Online internship could serve student, university and company
Published January 11, 2010
It is no secret that most sports management programs require students to complete an internship or practicum to fulfill their degree requirements. It has been my experience, as a college professor for nearly 40 years, that not every student experiences an ideal internship, where he or she is exposed in a hands-on way to the decision-makers in the industry.
Internships have long been a key piece for a good business, and probably more important in the sports business than many others. Some teams, it seems, couldn’t get along without a solid corps of interns. Aggressive, smart, energetic and eager newcomers can often give any business an influx of fresh ideas and a very credible, creative and important work force at a very low price.
And these days, it’s not just a low price, it’s very often free labor. Many businesses, inside sports and out, paid their interns for many years. But these are tough times and, more often, interns are expected to work for free. It’s become standard practice for them, in fact, to be unpaid.
A lot of us have depended on interns to carry a pretty heavy workload for years. We have fed off their energy, fresh ideas and willingness to put in long hours in exchange for either inside knowledge of the business or the ultimate carrot on the end of a long stick — a full-time job.
In most cases, interns aren’t used for taking out the garbage, getting coffee for the boss or running errands. They are given specific tasks that help them learn the business, allowing them to take part in, or at least sit in on, important meetings. They can be given responsibility for developing and implementing key strategies or plans.
I’m betting that some of these talented people end up earning positions within your company. At their best, internships are a win-win proposition and a key piece of a successful business.
So how can we, in the face of these economic times, keep our internship programs vibrant, strong and, most important, effective for both the company and the students?
Innovation is the answer. We have to come up with new ways for students to learn the business, perhaps without them having to relocate. And the key, of course, is to continue making it a win-win.
So how do we do it?
As a business owner, I know how difficult and time-consuming it can be to provide the ideal one-on-one mentoring you would like for each intern, due to confidentiality and the immense pressures in operating a business.
Another concern I have for many sports management students is that the dream internship opportunities can be difficult to land due to location, cost and availability. In this economic environment I have noticed an influx of internship applications for a limited number of openings per venue.
Students from a small school in a remote area may have limited options, yet those students often offer the talent and passion to be a change agent, given the opportunity. With the rapid growth of online education and course offerings available to students to complement their curriculum, why couldn’t a student consider enrolling in a virtual internship? In other words, can’t this be done online?
Students would receive live, interactive mentoring; face-to-face, on-site visits; and participation in weekly feedback sessions where students would update and share their experiences.
In the traditional world of higher education, it’s taken years for faculty and students to become comfortable with the online experience.
I expect a virtual internship program will experience the same challenge in becoming an accepted alternative to the traditional on-site internship experience.

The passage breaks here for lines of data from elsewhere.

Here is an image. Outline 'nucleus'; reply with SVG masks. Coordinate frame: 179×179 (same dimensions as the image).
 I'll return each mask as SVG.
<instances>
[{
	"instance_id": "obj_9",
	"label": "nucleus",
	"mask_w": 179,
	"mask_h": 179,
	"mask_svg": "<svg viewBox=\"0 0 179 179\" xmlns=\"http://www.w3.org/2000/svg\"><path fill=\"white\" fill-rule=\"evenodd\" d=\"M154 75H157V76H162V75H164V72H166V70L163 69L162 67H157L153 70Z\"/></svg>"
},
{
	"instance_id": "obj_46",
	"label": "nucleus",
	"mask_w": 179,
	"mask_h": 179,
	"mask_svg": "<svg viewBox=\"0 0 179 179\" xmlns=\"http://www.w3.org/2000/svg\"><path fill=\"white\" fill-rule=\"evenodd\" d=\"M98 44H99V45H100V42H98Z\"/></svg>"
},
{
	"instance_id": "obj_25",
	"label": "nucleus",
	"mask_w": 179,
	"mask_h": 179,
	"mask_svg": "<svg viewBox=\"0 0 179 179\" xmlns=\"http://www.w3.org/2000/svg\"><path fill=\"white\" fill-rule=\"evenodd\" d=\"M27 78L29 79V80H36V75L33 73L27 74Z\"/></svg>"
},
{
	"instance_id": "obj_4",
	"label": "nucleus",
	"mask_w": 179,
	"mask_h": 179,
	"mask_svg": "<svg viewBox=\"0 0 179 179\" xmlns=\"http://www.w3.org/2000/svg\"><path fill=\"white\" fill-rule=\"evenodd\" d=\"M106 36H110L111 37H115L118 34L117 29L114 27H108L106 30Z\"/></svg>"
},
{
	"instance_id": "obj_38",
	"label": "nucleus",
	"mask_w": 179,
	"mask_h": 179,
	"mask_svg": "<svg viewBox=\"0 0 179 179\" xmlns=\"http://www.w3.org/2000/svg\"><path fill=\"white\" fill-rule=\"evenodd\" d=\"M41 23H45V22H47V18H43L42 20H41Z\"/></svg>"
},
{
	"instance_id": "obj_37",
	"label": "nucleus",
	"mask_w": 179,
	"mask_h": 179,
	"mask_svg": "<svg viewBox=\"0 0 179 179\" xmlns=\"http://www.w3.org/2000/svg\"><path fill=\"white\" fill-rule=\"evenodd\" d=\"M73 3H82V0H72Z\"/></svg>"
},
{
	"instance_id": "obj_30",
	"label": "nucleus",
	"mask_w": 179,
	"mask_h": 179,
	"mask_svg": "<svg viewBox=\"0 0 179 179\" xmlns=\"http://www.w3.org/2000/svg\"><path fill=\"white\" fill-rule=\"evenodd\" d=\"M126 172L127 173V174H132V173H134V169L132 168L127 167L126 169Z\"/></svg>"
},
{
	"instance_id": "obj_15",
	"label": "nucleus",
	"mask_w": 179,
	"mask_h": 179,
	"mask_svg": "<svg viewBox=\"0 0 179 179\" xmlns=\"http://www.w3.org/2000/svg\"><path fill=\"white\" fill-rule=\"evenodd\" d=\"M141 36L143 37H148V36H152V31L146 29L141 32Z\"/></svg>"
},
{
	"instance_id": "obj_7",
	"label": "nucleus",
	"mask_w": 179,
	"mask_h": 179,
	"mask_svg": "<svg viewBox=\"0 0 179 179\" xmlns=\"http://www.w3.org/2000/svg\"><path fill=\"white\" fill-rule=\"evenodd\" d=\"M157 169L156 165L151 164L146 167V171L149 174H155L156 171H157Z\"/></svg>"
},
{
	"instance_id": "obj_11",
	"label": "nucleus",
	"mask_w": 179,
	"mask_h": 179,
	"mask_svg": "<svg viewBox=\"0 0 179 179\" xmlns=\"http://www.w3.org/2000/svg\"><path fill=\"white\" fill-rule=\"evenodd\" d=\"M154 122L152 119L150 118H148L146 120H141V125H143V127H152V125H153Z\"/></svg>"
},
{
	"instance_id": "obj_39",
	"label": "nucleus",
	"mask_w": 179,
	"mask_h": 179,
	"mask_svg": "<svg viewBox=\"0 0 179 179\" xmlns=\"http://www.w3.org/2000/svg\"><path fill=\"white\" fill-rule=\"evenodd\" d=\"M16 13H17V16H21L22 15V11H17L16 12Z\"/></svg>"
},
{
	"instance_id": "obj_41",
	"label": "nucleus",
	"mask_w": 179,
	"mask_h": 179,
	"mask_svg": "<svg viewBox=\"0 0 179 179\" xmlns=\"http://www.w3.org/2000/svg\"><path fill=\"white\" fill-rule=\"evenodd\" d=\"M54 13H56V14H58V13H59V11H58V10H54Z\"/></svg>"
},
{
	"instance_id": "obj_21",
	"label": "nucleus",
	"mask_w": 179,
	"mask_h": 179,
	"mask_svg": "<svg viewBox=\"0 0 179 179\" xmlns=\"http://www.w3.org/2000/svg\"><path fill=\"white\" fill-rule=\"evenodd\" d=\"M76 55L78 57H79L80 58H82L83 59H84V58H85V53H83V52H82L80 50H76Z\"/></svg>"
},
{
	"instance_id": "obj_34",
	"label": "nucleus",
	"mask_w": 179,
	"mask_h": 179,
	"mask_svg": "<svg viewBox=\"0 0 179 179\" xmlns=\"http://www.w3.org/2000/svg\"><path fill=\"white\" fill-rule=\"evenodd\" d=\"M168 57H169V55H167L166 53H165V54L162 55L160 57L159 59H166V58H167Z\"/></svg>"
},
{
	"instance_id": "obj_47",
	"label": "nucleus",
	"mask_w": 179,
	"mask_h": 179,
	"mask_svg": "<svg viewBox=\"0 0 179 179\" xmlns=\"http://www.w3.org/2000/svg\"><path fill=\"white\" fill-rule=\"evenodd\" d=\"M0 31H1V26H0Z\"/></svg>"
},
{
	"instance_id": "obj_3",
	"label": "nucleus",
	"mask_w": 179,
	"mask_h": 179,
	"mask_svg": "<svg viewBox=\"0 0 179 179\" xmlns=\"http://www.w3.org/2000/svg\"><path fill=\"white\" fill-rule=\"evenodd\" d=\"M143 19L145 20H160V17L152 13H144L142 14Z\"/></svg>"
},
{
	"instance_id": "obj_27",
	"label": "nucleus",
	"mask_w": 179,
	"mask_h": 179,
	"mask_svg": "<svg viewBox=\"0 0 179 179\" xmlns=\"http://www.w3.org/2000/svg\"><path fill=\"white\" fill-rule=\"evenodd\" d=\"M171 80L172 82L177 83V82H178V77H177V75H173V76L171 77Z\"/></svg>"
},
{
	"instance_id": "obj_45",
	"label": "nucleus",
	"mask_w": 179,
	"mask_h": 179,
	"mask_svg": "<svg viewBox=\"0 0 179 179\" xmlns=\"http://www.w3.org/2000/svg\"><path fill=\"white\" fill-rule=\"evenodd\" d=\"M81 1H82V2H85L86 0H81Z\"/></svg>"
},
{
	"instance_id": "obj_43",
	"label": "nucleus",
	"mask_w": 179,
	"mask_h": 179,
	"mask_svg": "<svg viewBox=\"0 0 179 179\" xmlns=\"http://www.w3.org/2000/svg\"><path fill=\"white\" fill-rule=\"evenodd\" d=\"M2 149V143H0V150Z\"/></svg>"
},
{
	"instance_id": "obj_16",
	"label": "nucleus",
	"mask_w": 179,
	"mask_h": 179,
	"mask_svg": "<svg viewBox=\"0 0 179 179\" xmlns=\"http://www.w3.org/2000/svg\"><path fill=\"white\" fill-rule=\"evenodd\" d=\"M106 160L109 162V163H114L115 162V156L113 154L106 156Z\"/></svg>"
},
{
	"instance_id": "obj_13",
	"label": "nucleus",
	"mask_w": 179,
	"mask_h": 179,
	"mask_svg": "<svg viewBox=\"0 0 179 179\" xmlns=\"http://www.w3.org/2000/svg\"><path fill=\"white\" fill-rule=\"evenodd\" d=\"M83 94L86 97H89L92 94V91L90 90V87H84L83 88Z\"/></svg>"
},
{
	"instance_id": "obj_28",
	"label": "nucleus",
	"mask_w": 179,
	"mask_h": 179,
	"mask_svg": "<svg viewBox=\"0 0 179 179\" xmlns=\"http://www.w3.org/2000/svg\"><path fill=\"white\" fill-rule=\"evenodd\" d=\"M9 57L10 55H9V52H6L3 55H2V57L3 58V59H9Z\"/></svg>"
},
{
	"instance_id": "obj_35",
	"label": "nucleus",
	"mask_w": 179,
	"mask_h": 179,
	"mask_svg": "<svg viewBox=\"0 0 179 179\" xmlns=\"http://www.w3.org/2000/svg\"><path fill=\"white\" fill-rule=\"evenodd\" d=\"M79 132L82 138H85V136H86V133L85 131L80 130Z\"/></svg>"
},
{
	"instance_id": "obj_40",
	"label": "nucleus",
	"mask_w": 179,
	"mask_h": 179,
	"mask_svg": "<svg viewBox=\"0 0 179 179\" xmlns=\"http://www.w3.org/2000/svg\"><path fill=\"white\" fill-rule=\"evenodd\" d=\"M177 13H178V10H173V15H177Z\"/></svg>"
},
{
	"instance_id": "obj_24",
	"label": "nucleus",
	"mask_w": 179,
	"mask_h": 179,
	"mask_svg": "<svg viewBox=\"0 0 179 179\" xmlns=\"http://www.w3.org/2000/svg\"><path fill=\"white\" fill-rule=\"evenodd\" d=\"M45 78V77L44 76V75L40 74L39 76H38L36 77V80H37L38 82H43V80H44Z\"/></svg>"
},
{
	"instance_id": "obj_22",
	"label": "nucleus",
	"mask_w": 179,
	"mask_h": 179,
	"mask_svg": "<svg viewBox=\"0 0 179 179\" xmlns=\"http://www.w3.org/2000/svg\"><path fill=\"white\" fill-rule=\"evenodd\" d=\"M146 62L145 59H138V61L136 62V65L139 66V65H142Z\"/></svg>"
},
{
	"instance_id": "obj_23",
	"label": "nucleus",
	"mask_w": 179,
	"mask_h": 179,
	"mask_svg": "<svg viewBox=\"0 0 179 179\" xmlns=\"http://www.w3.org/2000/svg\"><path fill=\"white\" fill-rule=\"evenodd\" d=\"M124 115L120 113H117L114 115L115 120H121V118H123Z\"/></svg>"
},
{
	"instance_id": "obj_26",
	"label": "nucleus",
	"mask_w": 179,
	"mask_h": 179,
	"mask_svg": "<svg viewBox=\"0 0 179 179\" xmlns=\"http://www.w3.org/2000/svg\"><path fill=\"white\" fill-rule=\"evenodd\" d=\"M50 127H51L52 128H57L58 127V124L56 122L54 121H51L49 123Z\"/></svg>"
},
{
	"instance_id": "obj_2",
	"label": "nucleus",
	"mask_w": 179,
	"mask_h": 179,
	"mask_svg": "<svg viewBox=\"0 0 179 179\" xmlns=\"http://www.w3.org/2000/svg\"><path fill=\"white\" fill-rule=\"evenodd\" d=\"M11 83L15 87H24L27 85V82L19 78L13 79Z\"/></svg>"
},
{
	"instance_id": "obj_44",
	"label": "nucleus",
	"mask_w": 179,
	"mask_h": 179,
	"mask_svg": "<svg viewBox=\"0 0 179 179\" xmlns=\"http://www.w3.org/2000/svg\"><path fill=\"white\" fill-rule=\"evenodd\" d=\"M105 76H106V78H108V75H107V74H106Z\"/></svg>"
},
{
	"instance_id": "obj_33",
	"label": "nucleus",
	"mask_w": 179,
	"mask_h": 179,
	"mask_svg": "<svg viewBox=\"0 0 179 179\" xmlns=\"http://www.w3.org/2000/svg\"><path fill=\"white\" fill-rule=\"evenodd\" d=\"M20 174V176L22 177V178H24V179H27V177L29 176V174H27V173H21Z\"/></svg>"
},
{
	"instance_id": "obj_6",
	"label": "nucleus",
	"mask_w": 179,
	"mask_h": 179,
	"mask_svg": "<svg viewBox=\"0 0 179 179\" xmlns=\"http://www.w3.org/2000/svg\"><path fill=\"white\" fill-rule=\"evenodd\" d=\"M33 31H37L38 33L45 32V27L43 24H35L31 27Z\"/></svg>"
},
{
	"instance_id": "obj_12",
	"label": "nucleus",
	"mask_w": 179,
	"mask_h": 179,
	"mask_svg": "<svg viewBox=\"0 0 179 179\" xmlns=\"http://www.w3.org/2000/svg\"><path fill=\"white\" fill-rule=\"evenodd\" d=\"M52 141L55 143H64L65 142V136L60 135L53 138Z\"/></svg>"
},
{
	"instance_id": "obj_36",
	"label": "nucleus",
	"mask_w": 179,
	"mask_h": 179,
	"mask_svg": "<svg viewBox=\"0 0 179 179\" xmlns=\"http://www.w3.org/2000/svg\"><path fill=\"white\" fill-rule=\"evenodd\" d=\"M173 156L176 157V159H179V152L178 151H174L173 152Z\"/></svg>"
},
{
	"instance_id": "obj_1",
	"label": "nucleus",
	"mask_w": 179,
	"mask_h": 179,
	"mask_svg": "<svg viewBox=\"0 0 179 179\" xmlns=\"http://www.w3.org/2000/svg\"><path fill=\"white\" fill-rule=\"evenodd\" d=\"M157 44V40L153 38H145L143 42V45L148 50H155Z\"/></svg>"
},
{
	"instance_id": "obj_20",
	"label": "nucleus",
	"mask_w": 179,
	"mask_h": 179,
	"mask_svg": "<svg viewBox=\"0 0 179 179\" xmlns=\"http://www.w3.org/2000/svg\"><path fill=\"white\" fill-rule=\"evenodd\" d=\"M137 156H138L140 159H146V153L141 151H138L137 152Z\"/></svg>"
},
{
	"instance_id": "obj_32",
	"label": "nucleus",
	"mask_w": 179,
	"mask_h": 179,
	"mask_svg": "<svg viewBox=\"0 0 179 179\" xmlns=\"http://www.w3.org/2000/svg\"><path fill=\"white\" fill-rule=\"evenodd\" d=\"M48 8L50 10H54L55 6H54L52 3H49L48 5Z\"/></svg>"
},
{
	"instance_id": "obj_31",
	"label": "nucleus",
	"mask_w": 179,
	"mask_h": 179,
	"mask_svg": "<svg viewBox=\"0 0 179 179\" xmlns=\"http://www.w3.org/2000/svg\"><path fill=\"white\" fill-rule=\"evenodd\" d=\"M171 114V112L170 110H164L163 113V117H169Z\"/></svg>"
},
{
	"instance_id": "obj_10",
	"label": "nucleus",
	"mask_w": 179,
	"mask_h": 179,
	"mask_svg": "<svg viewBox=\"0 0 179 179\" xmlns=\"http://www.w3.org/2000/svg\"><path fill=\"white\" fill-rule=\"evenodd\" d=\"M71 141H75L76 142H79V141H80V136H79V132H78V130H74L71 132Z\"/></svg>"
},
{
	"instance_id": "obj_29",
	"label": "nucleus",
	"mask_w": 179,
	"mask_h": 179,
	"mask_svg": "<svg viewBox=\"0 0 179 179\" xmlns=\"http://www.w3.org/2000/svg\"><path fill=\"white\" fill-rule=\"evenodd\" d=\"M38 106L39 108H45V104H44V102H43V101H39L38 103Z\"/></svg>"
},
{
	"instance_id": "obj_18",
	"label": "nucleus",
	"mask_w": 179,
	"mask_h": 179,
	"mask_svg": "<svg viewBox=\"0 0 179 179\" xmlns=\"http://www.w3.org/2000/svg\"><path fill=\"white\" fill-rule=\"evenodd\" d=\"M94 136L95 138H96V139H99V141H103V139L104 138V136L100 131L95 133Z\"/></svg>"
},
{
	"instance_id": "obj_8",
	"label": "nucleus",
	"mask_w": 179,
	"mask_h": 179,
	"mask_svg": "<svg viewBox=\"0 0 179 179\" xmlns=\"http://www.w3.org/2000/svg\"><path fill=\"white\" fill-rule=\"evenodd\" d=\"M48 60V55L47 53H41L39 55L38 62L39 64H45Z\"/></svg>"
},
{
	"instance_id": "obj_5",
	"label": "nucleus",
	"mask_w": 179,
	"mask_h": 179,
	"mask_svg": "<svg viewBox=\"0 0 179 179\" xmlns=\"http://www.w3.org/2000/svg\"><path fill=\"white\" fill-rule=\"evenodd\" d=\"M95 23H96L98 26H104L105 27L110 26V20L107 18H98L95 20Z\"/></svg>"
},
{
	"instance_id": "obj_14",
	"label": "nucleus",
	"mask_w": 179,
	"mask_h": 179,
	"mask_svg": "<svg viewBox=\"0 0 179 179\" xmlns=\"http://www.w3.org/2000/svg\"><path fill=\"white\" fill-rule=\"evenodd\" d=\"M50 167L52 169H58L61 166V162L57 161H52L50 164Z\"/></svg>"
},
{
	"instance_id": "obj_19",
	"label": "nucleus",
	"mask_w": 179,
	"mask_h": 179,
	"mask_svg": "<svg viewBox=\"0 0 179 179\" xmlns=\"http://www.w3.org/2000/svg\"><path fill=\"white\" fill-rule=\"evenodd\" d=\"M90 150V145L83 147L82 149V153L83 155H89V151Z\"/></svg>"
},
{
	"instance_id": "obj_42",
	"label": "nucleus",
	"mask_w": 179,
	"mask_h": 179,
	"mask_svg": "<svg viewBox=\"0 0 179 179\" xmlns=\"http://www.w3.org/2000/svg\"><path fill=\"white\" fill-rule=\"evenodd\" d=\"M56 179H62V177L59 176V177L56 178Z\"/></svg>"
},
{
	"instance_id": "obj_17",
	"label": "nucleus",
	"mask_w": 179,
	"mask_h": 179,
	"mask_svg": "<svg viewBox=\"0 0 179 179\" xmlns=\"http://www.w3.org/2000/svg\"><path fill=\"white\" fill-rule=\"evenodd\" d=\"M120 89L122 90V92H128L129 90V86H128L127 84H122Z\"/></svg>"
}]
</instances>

But we are in a revolution with the online opportunities in higher education around the world, much the same way as the cell phone has affected the pay phone. The end game for every sports management program is that its graduates have the tools to launch a career. Location and costs need not be a barrier to entry.
It’s possible to come up with a virtual internship program. And it can be a win-win for companies, universities and their students — a way for students to find sensible and valuable programs that not only satisfy graduation requirements, but are very affordable.
And it’s a way students can do an internship without leaving their current environment. The student gets the internship, the university gets a student who is now able to participate in a first-class program that provides guidance and knowledge from professionals in his or her chosen field, fulfilling that college’s internship requirement.
And your company gets an eager and thankful student, able to contribute in a lively way to making your company better.
The virtual internships could be flexible with start dates, can be tailored to suit a student’s individual interests and handled in any way you choose, hopefully giving them one-on-one time online with your key people.
Why shouldn’t students do an internship online? We’re shopping, learning, communicating, even getting medical advice online these days, and it’s a venue that’s very comfortable for students from all over the world.
And when you think about it, how many of your interns’ tasks could be handled remotely, because it so often involves research where you’re sending them directly to a computer, anyway?
We believe that internship programs are just as important to our company as they are to the students. And we think by trying to be creative in our approach, we’ll be on the cutting edge of finding interns who can help grow our business while they grow their knowledge base.
Eventually, I have no doubt that some of them will turn into valuable employees for us or maybe even for you.